Typically, when the court awards one parent sole custody of a child, they award the other parent minimum parent-time. Utah Code § 30-3- 35 contains the standard minimum parent-time schedule. In Utah, minimum parent-time, or visitation, entails alternating weekends, one evening per week, and some holidays.
In 2015, the Utah Legislature passed Utah Code § 30-3- 35.1, which provides an optional minimum parent-time schedule. This optional minimum parent-time schedule provides more time for the noncustodial parent than the standard minimum parent-time schedule.
In some cases, the parents may agree that the optional minimum schedule is appropriate. In those cases, the parents can rely on that schedule as a good template. Attorneys or mediators can help those parents incorporate the schedule into a custody order or divorce decree.
In other cases, the custodial parent may prefer the standard minimum schedule instead of the optional minimum schedule. When that happens, the noncustodial parent’s only chance for the court to order the optional minimum is proving certain facts. In such situations, the attorneys at Christensen Law can assist in preparing the case and taking it to trial.
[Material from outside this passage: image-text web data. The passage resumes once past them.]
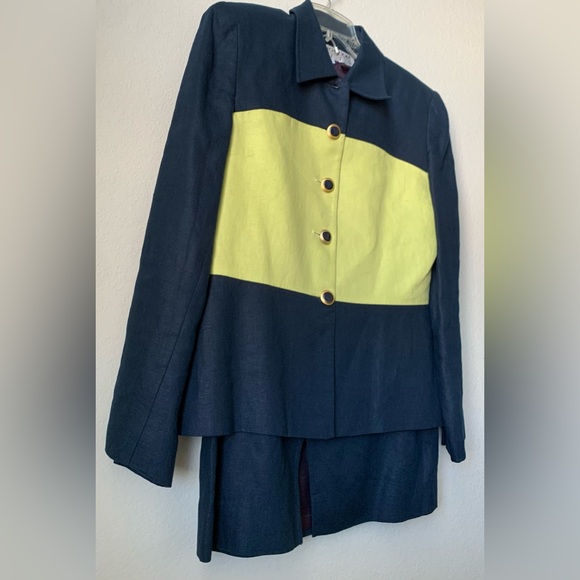 Gently Used Two Piece Career Shirt Suit-Lime/ Navy Blue Jacket Navy Blue Shirt - Picture 13 of 16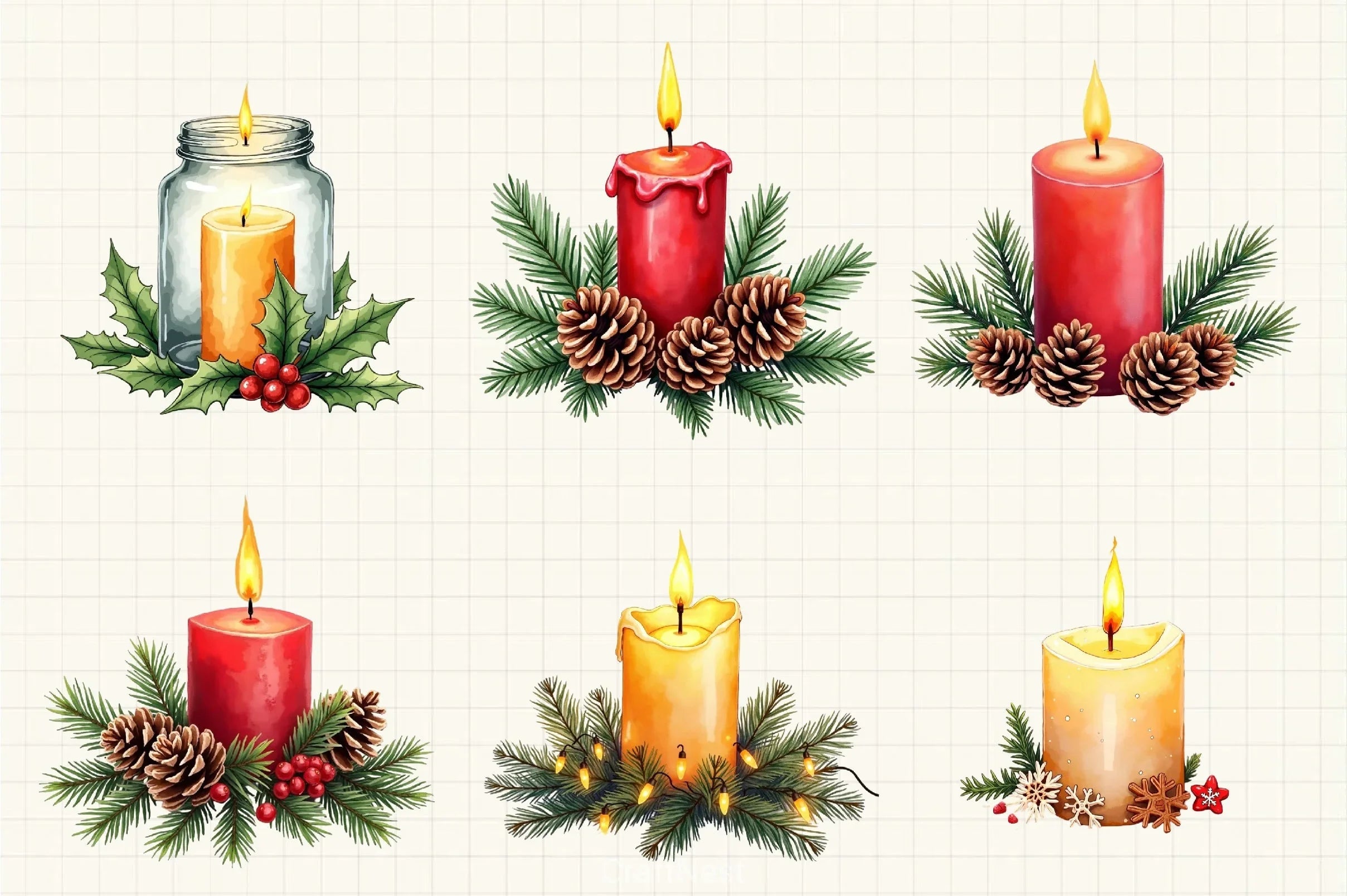 Christmas Candle Clipart Bundle - CraftNest - Digital Crafting and Art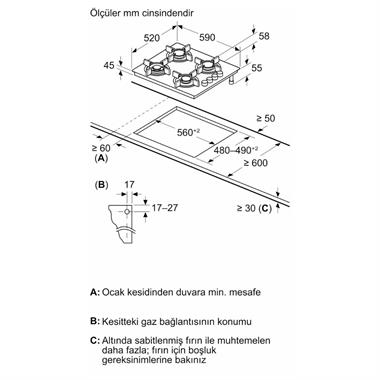 Profilo OE36K2P10D Beyaz Ankastre Cam Ocak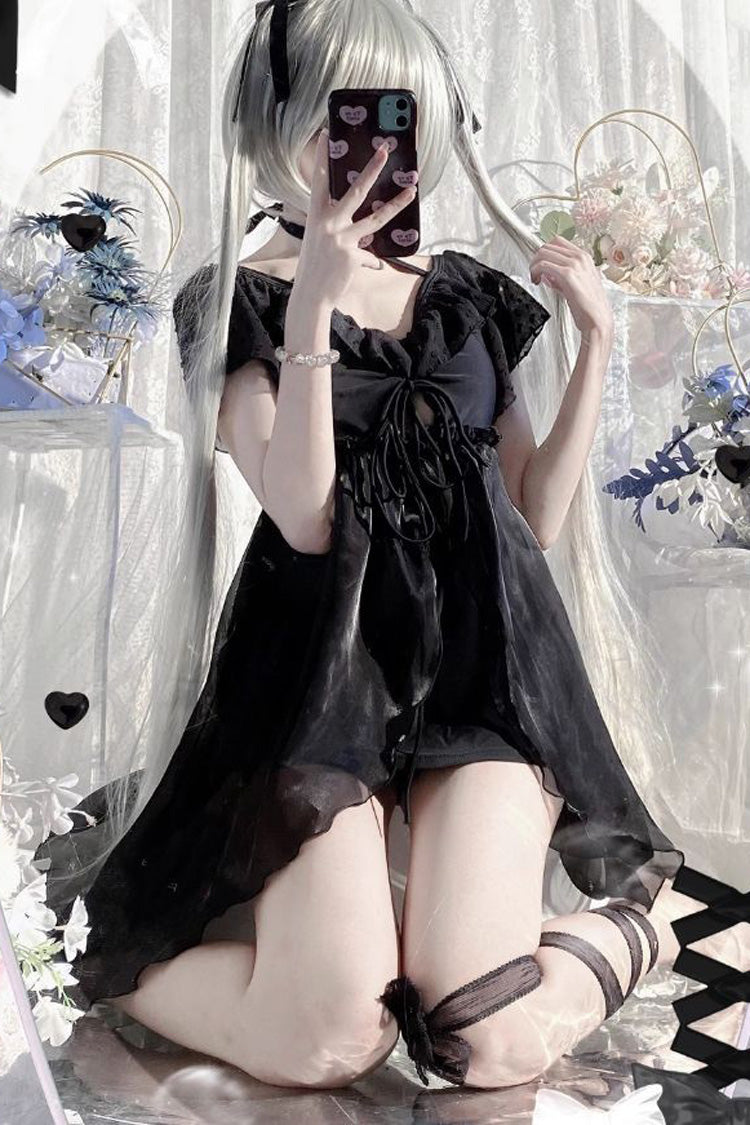 Gothic Swimwear - No Steel Support Lace, 2 Colors, Sweet Style, Lace Trim - additional product view 6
What does the optional minimum schedule entail?
Under the optional minimum schedule, the child stays with the noncustodial parent for one overnight per week. Then, every other weekend, the child stays with the noncustodial parent from Friday evening to Monday morning. Holidays are also divided between the parents.
What must the custodial parent prove for the optional schedule to apply?
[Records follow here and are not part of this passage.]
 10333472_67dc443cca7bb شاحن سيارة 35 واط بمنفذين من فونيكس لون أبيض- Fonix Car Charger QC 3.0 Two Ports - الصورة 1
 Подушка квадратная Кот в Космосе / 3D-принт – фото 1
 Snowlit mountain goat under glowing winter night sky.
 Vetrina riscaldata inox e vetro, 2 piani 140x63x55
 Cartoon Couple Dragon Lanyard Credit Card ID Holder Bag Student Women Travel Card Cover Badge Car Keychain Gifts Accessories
First, the noncustodial parent must establish that he or she has been involved in the child’s life. Second, he or she must show an ability to communicate with the other parent regarding the child Third, that the noncustodial parent must be able to accommodate the extra time. Fourth, the noncustodial parent must show that the extra time would be in the child’s best interest. Finally, the noncustodial parent can raise any other good reasons.
Parents will want to show that they have had responsibility for the child in the past. Also, document any homework or extracurricular activity involvement. Meals, bath time, and bedtime are key activities, as are bonding and other similar activities.